The lipsync data output from the SDK is in a flexible format. If you have an existing character animation implementation, the lipsync data will be usable in straightforward way.

Uses include:

  • ultra high-quality lipsync
  • automatic subtitling/closed captioning
  • non-linear animation. script driven animation

Why text based lipsync/annotation is valuable?

Although the text-less system is easier for the end user, the text-based system offers a few significant advantages. In addition to perfectly accurate phoneme timings, it accurately times words and user data. Having accurately time-stamped words allows applications to automatically build page-turning applications that exactly match the source audio. The Text-based version also recognizes and timestamps arbitrary XML embedded in the text transcription. Take this example transcription:

After you have run the demonstration. I need to ask you a question.. <animate name=”point-2-user”/>. After you have answered the question. Click here <animate name=”point-2-button”/>. Thank you.

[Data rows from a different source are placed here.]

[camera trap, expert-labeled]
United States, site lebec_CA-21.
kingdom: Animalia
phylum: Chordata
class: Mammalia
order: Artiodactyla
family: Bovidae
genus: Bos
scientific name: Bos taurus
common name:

The power is that with an appropriate animation architecture, scenes can be built by adding application specific markers to the source audio transcription. Arbitrary markers allow applications to build a production process which doesn’t require hand timing anything to audio files. The text scripts define the presentation and rely on canned animation sequences to run the scene. Even the actual audio recording can be changed and very little production work will be required.


Converting a text transcription into a set of phonemes for speech alignment is non-trivial. Unlike the Textless Lipsync SDK, each language requires special processing. Currently, we support:

  • Chinese
  • Czech
  • Danish
  • Dutch
  • English
  • French
  • German
  • Italian
  • Japanese
  • Korean
  • Norwegian
  • Portuguese
  • Russian
  • Spanish
  • Swedish

Because of the special power of the Text Based Lipsync SDK, supporting new languages is important. We are actively working to broaden the multilingual support of this product.

Platforms: Win32, MacOS

demo page

About the SDKs

Annosoft licenses multimedia speech SDKs. Written in C++ and assembly language, the SDKs are painless to integrate into any C++ application or platform. Additionally, a scriptable ActiveX Control is available for use in Visual Basic or other Microsoft technologies.

Annosoft SDKs are extremely flexible because speech models are not hard-coded into the SDKs. This allows our clients to choose from various “stock” speech models that are the best fit for their application. Our stock models give our clients the ability to tune their application (at any time) for 1) recognition speed. 2) recognition accuracy. 3) application footprint. Also, custom speech models can be trained based on the audio characteristics and speaker, producing an optimal model in terms of speed and accuracy.